Case Report: When inotropy backfires—dobutamine-associated eosinophilic myocarditis

  • By

  • Abdullah Aljudaibi

  • Kristi Dutta

  • Sahitya Allam

  • Jose-Alejandro Almario

  • Lo Tamburro

  • Lynn Dees

  • Erik Sorensen

  • Bartley P. Griffith

  • Gautam Ramani

  • Manjula Ananthram

  • April 30, 2026

  • 0 min

Share

Objective:

To report a case of eosinophilic myocarditis induced by dobutamine in a patient with cardiogenic shock, highlighting its clinical significance.

Key Findings:
  • Eosinophilic myocarditis can occur as a hypersensitivity reaction to dobutamine.
  • The patient required left ventricular assist device implantation due to refractory cardiogenic shock.
  • Corticosteroid therapy improved hemodynamics after discontinuation of dobutamine.
  • The patient's progression to left ventricular assist device implantation underscores the severity of the condition.
Interpretation:

Clinicians should consider drug-induced eosinophilic myocarditis in patients with refractory cardiogenic shock receiving dobutamine, as alternative inotropic agents may be safer.
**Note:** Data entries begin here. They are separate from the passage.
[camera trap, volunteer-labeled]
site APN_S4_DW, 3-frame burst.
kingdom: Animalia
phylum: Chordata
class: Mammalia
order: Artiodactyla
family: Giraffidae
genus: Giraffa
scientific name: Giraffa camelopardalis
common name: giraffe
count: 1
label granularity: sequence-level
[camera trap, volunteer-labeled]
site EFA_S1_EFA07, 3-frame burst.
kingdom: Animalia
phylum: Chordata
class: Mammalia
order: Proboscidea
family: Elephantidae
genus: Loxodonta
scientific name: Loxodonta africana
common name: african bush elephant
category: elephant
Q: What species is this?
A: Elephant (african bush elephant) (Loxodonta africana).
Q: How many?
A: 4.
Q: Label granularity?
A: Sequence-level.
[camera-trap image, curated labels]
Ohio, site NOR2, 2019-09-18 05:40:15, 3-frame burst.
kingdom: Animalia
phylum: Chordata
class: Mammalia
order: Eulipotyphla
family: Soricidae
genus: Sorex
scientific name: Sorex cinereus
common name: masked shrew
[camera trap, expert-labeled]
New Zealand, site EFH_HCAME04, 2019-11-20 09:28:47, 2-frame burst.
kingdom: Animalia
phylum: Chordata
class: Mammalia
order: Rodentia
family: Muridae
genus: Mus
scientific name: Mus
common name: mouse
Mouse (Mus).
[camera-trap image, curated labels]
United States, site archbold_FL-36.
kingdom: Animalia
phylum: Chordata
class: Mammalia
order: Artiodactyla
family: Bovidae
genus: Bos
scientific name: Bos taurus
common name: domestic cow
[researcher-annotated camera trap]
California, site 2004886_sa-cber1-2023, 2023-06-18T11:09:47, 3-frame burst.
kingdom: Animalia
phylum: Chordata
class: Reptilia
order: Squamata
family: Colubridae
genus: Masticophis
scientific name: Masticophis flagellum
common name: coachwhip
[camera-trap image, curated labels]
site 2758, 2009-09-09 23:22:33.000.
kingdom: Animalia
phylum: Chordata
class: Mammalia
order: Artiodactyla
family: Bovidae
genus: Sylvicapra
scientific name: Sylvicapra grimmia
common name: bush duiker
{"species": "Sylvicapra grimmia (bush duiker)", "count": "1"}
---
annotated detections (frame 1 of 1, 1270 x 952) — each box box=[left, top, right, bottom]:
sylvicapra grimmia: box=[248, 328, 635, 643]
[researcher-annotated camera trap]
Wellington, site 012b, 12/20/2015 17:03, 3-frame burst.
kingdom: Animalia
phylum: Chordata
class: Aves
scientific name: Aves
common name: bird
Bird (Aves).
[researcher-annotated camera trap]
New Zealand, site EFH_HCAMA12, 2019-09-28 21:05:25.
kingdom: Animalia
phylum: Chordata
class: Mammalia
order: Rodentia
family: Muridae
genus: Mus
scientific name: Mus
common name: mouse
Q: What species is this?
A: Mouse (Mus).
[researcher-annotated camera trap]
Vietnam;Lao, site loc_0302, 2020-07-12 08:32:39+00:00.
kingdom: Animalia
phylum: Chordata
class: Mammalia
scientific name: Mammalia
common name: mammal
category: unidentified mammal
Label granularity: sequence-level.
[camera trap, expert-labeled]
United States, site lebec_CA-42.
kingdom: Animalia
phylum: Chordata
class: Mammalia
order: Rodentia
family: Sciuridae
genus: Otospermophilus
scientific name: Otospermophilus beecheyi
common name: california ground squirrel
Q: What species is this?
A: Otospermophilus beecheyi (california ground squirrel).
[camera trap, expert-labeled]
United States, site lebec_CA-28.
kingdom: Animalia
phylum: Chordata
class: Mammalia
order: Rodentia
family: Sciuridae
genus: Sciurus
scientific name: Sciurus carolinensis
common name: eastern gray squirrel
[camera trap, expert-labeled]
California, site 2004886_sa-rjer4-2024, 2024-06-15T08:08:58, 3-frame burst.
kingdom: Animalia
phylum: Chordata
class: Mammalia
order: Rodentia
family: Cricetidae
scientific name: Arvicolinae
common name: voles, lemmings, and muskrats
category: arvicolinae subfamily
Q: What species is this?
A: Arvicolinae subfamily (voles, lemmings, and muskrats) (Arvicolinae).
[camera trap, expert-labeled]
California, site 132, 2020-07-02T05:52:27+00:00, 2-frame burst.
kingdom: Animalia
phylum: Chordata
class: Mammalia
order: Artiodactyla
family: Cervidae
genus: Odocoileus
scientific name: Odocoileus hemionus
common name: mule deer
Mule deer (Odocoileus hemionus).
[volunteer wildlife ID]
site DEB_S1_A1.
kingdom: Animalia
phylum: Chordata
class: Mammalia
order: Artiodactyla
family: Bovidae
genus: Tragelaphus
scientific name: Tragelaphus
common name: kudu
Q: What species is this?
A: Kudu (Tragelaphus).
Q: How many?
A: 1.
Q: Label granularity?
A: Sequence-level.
Monitoring eosinophil levels is crucial.

Limitations:
  • The case is based on a single patient experience, limiting generalizability.
  • Potential confounding factors in the patient's medical history may complicate the interpretation of causality.
  • Lack of long-term follow-up data limits understanding of outcomes.
Conclusion:

This case highlights the need for awareness of eosinophilic myocarditis as a potential adverse effect of dobutamine, advocating for careful monitoring and consideration of alternative therapies. Further research on drug-induced eosinophilic myocarditis is warranted.